→ **What you should do**: Write out the items word for word, from their start through the line containing "19L143 27H202L207 10L199", and omit the pictures.
++++ Material shown ++++
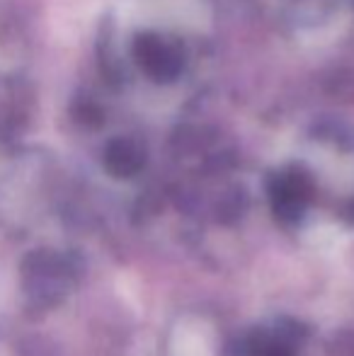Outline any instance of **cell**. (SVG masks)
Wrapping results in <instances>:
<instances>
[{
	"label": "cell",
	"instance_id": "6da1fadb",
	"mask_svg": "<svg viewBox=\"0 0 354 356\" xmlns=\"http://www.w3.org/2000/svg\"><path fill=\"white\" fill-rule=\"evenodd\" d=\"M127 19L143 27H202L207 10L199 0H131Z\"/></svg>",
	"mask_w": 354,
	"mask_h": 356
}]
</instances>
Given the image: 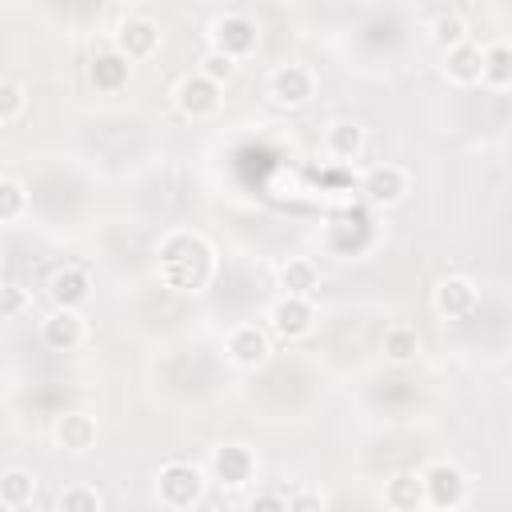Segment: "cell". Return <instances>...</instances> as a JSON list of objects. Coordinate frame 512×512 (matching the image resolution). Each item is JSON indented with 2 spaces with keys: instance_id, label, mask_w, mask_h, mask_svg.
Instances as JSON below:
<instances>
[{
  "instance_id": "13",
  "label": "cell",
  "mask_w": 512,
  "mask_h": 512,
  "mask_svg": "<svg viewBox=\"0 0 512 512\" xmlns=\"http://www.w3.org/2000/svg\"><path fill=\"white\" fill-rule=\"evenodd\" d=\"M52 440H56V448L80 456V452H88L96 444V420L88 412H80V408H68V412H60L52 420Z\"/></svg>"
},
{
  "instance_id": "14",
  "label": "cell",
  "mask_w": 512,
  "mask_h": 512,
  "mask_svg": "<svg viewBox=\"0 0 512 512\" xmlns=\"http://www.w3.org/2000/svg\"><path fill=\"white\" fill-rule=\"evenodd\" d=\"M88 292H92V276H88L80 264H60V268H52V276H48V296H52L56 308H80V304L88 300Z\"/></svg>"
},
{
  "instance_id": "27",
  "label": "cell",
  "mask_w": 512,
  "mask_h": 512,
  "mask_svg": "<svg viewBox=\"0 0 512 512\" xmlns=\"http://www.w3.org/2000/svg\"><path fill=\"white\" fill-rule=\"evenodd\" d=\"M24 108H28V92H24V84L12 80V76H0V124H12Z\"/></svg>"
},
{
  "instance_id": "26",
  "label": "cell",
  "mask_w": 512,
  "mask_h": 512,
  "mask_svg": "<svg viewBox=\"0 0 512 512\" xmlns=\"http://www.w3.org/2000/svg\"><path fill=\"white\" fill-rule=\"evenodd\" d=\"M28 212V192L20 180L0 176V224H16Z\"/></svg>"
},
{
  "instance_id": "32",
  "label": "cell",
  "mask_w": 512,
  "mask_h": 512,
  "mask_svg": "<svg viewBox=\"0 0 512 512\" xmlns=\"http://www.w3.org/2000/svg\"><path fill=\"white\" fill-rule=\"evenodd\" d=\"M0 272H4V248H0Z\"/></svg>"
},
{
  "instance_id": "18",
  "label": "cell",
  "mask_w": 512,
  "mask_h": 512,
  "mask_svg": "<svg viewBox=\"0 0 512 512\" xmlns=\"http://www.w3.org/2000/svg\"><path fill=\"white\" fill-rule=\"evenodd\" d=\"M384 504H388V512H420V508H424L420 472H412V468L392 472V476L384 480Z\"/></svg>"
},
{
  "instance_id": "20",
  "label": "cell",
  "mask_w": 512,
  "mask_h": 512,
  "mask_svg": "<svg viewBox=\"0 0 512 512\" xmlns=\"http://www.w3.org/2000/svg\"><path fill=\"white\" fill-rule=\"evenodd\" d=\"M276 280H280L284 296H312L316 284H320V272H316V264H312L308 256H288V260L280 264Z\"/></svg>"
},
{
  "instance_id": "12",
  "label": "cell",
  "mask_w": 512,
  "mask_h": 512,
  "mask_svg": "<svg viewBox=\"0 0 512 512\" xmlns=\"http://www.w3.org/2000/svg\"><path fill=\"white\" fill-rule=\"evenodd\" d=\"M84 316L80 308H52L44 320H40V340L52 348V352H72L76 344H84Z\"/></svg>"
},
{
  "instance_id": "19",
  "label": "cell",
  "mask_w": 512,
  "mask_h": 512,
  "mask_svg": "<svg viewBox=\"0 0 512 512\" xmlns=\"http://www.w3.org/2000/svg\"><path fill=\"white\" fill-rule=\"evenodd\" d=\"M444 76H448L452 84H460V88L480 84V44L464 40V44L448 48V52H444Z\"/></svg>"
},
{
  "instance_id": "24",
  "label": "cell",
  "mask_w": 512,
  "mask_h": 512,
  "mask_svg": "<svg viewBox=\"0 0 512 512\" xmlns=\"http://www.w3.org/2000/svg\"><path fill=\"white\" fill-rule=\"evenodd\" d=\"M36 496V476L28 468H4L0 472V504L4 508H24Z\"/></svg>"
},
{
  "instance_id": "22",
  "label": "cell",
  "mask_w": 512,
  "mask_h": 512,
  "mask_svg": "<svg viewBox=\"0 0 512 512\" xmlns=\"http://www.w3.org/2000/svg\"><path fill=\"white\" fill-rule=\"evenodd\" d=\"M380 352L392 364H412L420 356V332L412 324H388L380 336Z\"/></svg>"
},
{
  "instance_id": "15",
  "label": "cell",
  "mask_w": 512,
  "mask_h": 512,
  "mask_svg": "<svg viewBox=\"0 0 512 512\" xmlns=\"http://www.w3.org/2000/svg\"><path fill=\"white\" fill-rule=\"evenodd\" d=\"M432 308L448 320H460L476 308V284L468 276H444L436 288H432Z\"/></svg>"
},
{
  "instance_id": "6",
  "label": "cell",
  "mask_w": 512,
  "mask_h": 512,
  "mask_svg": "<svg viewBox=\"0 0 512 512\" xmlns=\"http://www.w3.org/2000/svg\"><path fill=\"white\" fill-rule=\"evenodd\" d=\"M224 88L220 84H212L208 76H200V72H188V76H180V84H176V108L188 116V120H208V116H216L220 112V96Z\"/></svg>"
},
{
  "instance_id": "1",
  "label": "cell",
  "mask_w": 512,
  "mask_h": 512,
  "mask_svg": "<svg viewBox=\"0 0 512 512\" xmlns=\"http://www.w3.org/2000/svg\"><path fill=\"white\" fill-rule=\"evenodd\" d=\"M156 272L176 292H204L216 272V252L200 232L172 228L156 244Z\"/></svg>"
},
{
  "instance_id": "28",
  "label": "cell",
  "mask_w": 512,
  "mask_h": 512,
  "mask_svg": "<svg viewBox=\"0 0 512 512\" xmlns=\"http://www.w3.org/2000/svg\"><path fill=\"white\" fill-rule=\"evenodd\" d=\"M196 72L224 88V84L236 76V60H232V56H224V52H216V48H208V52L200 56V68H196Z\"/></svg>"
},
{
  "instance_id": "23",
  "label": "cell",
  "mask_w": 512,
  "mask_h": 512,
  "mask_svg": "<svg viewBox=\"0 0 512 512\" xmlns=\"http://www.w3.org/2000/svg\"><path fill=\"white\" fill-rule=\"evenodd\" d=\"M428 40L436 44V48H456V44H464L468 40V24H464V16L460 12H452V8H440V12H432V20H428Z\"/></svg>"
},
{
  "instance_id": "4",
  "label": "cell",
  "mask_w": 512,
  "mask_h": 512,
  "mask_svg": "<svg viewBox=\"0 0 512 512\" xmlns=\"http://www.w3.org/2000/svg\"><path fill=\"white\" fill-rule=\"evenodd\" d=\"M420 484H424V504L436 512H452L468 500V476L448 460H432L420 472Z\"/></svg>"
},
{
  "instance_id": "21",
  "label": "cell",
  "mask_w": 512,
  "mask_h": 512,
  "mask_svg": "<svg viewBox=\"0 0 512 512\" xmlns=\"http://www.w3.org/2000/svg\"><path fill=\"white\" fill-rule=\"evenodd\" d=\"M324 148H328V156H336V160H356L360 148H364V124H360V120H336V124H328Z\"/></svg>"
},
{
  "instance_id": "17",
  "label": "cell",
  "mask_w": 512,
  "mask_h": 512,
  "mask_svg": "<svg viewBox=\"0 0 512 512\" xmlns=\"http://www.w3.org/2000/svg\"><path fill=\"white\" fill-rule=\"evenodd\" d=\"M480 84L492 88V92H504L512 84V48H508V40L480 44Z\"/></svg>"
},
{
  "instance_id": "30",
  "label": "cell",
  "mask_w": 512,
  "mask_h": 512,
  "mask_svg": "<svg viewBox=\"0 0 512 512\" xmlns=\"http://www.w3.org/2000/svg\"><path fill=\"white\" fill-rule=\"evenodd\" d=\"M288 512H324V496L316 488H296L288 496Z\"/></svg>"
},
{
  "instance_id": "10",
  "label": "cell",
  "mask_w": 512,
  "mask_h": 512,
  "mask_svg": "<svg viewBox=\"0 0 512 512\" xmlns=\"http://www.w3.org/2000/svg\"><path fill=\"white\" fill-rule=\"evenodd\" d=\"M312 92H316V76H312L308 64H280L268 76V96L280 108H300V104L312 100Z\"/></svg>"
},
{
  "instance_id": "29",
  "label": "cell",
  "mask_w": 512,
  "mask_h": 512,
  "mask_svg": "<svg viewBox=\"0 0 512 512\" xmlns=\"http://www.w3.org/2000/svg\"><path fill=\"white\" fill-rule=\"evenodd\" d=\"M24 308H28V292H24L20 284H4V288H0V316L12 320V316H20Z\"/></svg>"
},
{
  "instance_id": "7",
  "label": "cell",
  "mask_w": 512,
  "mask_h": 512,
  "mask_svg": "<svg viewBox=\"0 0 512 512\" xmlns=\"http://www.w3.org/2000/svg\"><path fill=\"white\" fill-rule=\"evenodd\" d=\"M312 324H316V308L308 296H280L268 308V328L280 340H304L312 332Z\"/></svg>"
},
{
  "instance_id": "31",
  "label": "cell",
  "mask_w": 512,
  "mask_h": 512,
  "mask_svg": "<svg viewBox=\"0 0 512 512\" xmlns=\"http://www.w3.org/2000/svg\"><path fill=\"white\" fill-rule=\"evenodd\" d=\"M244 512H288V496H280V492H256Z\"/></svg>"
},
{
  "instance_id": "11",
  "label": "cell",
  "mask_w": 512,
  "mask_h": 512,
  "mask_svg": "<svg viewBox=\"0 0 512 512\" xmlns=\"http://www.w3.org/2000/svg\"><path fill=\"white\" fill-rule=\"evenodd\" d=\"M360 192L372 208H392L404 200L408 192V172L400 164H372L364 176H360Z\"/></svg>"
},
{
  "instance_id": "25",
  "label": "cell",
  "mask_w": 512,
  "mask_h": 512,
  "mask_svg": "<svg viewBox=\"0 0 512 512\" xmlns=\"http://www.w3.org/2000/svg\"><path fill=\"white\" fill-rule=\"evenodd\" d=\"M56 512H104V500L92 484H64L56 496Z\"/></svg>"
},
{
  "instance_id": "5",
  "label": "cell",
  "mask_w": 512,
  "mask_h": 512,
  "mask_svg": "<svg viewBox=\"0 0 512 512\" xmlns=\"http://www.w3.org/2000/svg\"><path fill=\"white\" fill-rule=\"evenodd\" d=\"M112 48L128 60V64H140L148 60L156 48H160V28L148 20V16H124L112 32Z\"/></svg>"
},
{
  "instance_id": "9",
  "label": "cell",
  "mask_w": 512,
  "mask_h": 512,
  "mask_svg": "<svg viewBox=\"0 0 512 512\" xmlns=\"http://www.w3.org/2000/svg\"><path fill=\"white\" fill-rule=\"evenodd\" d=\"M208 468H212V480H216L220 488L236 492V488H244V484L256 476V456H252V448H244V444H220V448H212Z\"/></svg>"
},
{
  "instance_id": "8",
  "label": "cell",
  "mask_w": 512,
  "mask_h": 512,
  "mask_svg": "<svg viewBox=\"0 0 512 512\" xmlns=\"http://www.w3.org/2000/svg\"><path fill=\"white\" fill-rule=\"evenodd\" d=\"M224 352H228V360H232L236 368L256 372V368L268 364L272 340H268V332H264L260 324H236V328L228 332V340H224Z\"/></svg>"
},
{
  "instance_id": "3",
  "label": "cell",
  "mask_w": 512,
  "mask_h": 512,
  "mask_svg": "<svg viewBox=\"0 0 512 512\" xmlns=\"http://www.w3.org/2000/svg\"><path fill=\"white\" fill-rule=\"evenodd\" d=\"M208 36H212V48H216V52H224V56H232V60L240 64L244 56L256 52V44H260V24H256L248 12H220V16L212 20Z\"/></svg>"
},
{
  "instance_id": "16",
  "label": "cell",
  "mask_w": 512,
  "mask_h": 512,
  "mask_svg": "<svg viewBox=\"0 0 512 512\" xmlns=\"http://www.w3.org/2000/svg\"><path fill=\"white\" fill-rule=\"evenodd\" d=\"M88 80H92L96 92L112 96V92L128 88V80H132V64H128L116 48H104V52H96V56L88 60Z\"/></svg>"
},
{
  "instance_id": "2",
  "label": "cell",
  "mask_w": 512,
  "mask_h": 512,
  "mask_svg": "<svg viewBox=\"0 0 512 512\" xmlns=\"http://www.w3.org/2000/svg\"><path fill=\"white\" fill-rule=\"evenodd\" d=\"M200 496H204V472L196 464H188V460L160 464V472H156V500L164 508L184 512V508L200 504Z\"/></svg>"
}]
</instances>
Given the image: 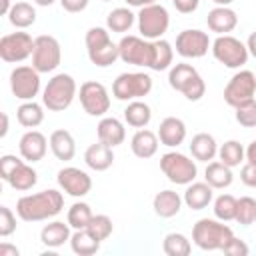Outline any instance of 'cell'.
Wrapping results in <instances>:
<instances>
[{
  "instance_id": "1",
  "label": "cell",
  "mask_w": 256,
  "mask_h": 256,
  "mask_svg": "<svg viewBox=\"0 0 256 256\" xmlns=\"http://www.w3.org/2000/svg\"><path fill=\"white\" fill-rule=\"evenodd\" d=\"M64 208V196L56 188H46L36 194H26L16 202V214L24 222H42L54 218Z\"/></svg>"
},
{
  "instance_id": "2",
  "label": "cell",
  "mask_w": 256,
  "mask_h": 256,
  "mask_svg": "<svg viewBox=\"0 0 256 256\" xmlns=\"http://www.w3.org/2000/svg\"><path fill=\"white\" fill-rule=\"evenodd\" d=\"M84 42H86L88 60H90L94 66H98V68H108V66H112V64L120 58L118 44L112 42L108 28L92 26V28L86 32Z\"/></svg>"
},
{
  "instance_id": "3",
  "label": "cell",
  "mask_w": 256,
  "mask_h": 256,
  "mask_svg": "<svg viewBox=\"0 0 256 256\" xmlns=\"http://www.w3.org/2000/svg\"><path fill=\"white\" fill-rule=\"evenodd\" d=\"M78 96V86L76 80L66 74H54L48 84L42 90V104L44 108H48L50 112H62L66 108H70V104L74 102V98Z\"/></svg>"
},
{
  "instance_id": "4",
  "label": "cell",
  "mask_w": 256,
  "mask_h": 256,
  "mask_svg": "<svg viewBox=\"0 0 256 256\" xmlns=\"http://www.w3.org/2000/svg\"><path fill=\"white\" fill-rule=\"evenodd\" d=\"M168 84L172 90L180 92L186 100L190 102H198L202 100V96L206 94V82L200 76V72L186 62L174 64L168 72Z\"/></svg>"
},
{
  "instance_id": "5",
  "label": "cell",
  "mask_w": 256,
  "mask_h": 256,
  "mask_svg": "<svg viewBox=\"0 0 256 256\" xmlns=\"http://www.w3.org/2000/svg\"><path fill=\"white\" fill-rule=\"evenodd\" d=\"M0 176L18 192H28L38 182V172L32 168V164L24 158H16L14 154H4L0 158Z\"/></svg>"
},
++++
→ **Exercise output**:
Outline any instance of **cell**. (SVG masks)
Wrapping results in <instances>:
<instances>
[{
	"label": "cell",
	"instance_id": "6da1fadb",
	"mask_svg": "<svg viewBox=\"0 0 354 356\" xmlns=\"http://www.w3.org/2000/svg\"><path fill=\"white\" fill-rule=\"evenodd\" d=\"M127 19L143 27H202L207 10L199 0H131Z\"/></svg>",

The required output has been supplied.